P. Você defende a criação de um ministério da água? Não há suficientes ministérios no Brasil já?

Tem que ter alguém que suba no banquinho e passe para os governos e para as prefeituras alguns princípios a serem seguidos nas suas políticas públicas sobre água

R. Quando eu coloco essa questão eu exagero e digo que podemos eliminar o resto. Mas nós precisamos ter uma política pública em nível nacional sobre o uso da água. As pessoas confundem a Agência Nacional da Água (ANA) como a entidade responsável, mas ela gere só os recursos hídricos, e você tem que gerir também os recursos na agricultura, no setor elétrico, cuidar do plano nacional de saneamento... Tem que ter alguém que suba no banquinho e passe para os governos e para as prefeituras alguns princípios a serem seguidos nas suas políticas públicas sobre água. Existe ministério da água na China e em outros países, não vou entrar no mérito de se funcionam. Mas que falta uma política pública integradora da água no país, não tenho dúvida. A gente fica discutindo pequenos pedaços, mas falta a integração deles.
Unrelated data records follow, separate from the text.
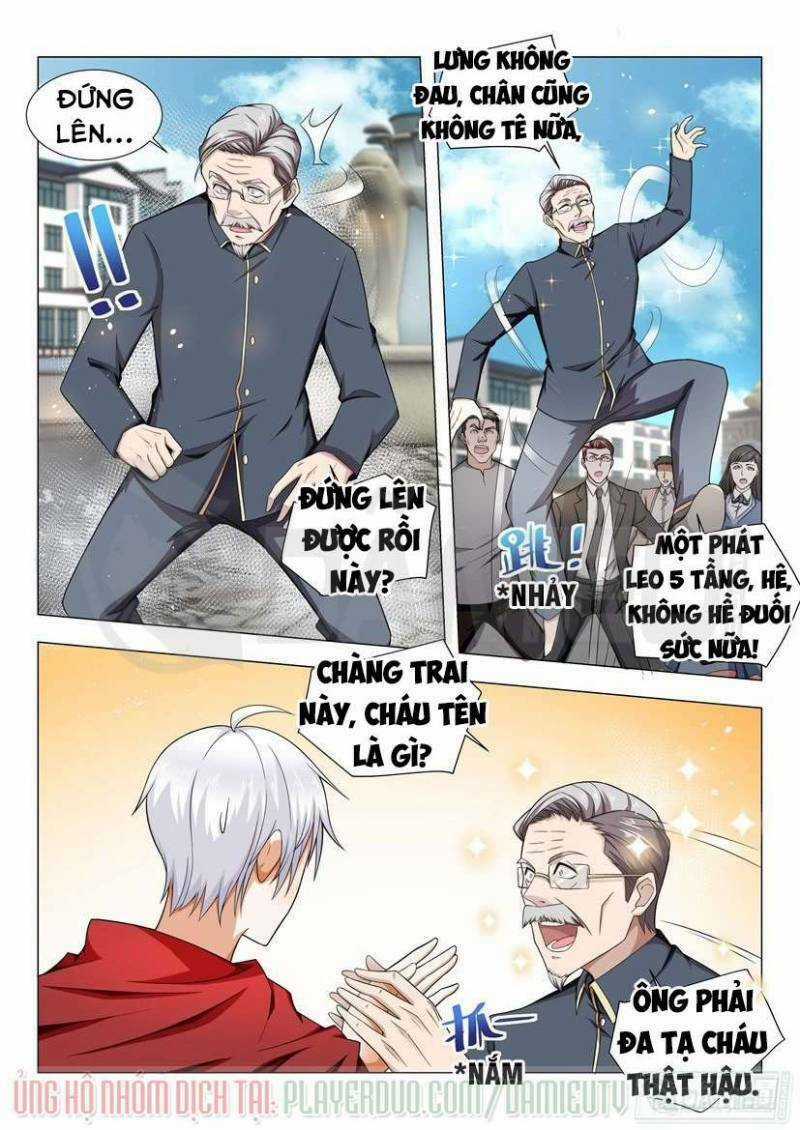 Thần Hào Chi Thiên Hàng Hệ Thống Chapter 35 trang 9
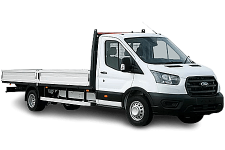 Car Hire Dorking - Ford Transit Dropside Van - Van hire Dorking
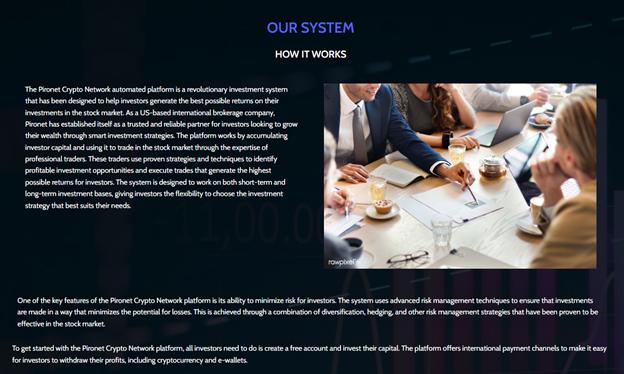 Pironet CRYPTO 1 ekran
A gente só faz essa integração quando está em crise.

P. Você é um firme defensor da dessalinização, inspirado no modelo de Israel. Mas essa opção foi completamente descartada em São Paulo pelo presidente da Sabesp...

R. [Jerson] Kelman tem razão porque nós temos em São Paulo 850 metros de desnível, e realmente o custo de uma coisa dessas é complicado, mas no Nordeste não. Nós temos que começar a estudar essa alternativa de uma forma institucional dentro de uma política pública do país, não pode ser a cargo do privado.
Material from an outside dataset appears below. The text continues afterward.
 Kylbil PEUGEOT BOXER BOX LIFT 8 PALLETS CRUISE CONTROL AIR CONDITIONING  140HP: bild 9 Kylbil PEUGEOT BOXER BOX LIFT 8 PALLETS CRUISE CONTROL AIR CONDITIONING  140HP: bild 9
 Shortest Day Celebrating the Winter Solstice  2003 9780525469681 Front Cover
P. Que desafios hídricos enfrenta o Rio diante os Jogos Olímpicos, com o esgoto correndo a céu aberto e uma Baía de Guanabara poluída?

R. Guardando as proporções é o que você tem em São Paulo. A poluição é pela inexistência de tratamentos de esgoto. Eles correm soltos e procuram um lugar para chegar, aqui chegam nos rios Tietê, Pinheiros e no Tamanduateí e, no Rio, vão para a Baía de Guanabara. Então, o problema não é tratar a água da baía, o problema está em todos aqueles afluentes que desembocam na baía que já trazem no seu leito esse esgoto. A falta de recursos dos Estados destinados a enfrentar isso é clara. O Governo federal também já deixou claro que não consegue dar a verba necessária para criar infraestruturas. Você precisa de parcerias público-privadas, mas já não dá tempo, 2016 é depois de amanhã. Agora, o projeto de despoluição da baía de Guanabara existe há mais de 15 anos, com dinheiro do Banco Mundial.
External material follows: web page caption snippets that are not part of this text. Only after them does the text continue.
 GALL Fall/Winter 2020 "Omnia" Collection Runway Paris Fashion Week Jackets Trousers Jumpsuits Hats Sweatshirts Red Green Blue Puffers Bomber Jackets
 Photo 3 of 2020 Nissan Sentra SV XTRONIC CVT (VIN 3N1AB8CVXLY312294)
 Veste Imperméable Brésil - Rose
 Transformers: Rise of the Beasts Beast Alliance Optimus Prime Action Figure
O projeto de despoluição da Bahia de Guanabara é de há mais de 15 anos, com dinheiro do Banco Mundial

O investimento é uma questão de prioridades. Precisava ter um novo velódromo ou investir em tubulação de esgoto? Precisava enfrentar a mobilidade urbana ou o saneamento básico? Ai é que entram as políticas públicas. No Brasil, em outros setores como o aeronáutico estamos aparelhadíssimos, mas em certas coisas temos um nível horrível. O país parou de planejar.

P. Você enxerga o mundo através da água há três anos. Como é ter essa visão?

R. Eu vejo que em algumas regiões, as mais desenvolvidas onde a sociedade tem maior consciência sobre o meio ambiente, você vê prioridades bem claras nesse assunto nas políticas públicas. Nos países emergentes, localizados na América Latina e na África principalmente, você vê coisas horríveis. Nós temos na América do Sul cerca de 480 milhões de pessoas e 50% não têm esgoto tratado. Você vai na África, na Namíbia por exemplo, e as pessoas tomam água do esgoto porque ou bebe aquela água ou não bebe nenhuma. Agora, se você vê Israel, questiona: como pode ser exportador de alimentos quando sofre um estresse hídrico por natureza? O país foi buscar tecnologias, eles tratam a água com uma delicadeza que nós não tratamos. Nosso problema é que somos um país abundante do ponto de vista hídrico, e falta um cuidado pela água que o resto do mundo já tem. Nós começamos só agora a nos preocupar, a partir desta seca.